Richard Perkins (born in 1961 in Boulder City, Nevada) is an American politician.  He served as a Democratic member of the Nevada Assembly from 1992 to 2006 representing District 23, covering parts of Henderson).  Perkins served as floor leader from 1995 to 2001 and as Speaker of the Assembly from 2001 to 2006.

Biography
Perkins obtained a BA in criminal justice and political science from University of Nevada, Las Vegas.  He was a police officer with the Henderson Police Department for approximately 25 years, eventually retiring as chief of the department in 2008.

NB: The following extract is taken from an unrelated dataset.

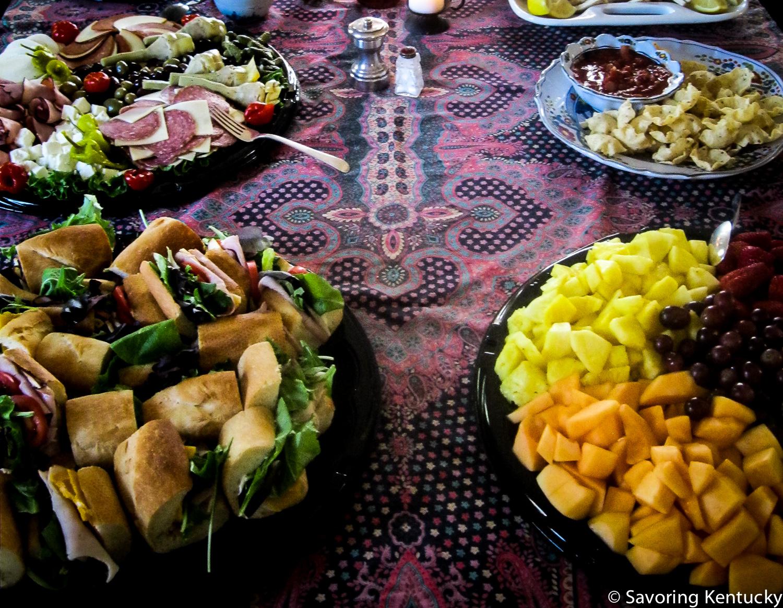 Good Foods antipasto platter, top left; mini-baguette sandwiches, lower left, large fruit tray bottom right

The most significant event during Perkins' tenure in the Legislature was the budget dispute of 2003.  Nevada's tax structure has traditionally been heavily dependent on sales and gaming taxes.  After 9/11, tourism was sharply reduced, which caused a substantial hole in the state budget.  Republican Governor Kenny Guinn proposed a $980 million increase in revenue to fill this hole.  However, while the Legislature was able to pass the Governor's budget with a simple majority, anti-tax Republicans in the Assembly refused to vote for it and so the budget was denied a 2/3 majority.  This provoked a constitutional crisis, since Nevada's Constitution requires a 2/3 majority for revenue-generating bills and also requires that K-12 education be funded.  Guinn called two special sessions of the Legislature, neither of which was able to pass an education budget with the required majority.  Ultimately, the Supreme Court of Nevada was required to rule on the crisis, and held that the education funding requirement took precedence over the 2/3 majority requirement.

During his tenure, Perkins was a primary sponsor on a number of high-profile bills.  These included: Assembly Bill 220 (1999), establishing Nevada State College in Henderson; Assembly Bill 27 (2001), which prohibited the placement of juveniles performing community service along a highway or at another dangerous location; Assembly Bill 250 (2003) and Assembly Bill 441 (2003), which created Nevada's homeland security laws governing acts of terrorism and related emergencies; and Assembly Bill 322 (2003), which created a statewide alert system for the safe return of abducted children.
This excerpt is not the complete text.